The instruments are recorded on Logic Audio (Versions 6 and 7) on Mac G4s and G5s. “You don’t really need to push the technical boundaries for Deadwood because everything is fairly minimal,” Heil says. “I have two [Neumann] M50s, which I use a lot on Deadwood. There’s also one from the original East German branch of Neumann — a small bottle microphone with a small vacuum tube in it, which uses an M55 capsule — as well as Schoeps Colette microphones, which are a little more modern.”
Once recorded, the instruments are looped using Sound Quest’s Infinity. “From that, we’ll build a whole library of hundreds of samples,” explains Klimek. “Then for each cue, we’ll create a ‘carpet’: a base sound, an atmosphere. Sometimes, it’s just an acoustic guitar or whatever. But it’s always got to have something a little bit twisted, because that is the show.”

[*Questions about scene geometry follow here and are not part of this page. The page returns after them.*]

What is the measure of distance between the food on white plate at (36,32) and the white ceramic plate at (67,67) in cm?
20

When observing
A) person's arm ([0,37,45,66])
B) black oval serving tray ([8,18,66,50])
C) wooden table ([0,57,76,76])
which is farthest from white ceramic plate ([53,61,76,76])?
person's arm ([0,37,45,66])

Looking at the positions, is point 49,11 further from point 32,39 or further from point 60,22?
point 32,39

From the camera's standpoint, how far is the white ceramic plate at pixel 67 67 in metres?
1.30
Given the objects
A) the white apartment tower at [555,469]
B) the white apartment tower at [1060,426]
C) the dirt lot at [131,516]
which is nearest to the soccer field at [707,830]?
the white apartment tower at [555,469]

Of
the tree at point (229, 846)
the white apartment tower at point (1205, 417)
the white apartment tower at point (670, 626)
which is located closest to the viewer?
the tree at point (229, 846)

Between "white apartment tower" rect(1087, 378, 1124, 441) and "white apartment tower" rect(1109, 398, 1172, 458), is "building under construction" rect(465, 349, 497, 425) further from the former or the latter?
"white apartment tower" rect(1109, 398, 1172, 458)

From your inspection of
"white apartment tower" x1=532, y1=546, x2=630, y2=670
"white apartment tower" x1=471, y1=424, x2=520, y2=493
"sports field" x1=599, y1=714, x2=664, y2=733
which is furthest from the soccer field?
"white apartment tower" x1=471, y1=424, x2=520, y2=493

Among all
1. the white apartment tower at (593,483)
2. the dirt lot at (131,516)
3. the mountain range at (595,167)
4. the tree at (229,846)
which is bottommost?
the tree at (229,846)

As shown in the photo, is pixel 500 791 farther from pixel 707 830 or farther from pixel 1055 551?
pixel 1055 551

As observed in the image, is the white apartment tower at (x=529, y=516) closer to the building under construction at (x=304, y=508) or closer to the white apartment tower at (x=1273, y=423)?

For the second season, the producers finally instituted conventional spotting sessions, the resultant first and second episodes featuring a good deal more music than the previous season. “It’s great to have the producers and the director physically sitting there with us discussing the scenes,” says Klimek. “It just enhances it so much.” The duo also did a set visit, which helped get them in the mood. “We had a look at the town, had lunch with the gunslingers and whores, and got a feel for it,” says Heil.
The music is delivered in stems to music editor Micha Liberman, who won an Emmy for his work on season 1. “We usually deliver 24-bit stems, sometimes in quad,” says Heil. “If it’s very atmospheric, we give them quad, but it’s mostly stereo stems, usually four or five of them.”
Besides Schwartz’s opening title theme, the only music the scoring team does not provide is what’s heard over the closing credits, which is selected by Jane Wallace. “They’re these very, very obscure period songs that are really not known, and they’re really just gems,” says Heil. A collection of the music, along with a few pieces of scoring, was released in February on the soundtrack CD, Deadwood: Music From the HBO Original Series, on the Lost Highway label.
Even though two years ago Heil and Klimek likely wouldn’t have pictured themselves scoring a Western series, they’ve fallen into the role nicely. “I find myself really excited every time a new episode arrives, which is really weird for a TV show,” notes Klimek. “It has to do with the genius of David Milch and the beautiful way he handles creating this thing,” adds Heil.
Matt Hurwitz is a freelance writer based in Los Angeles.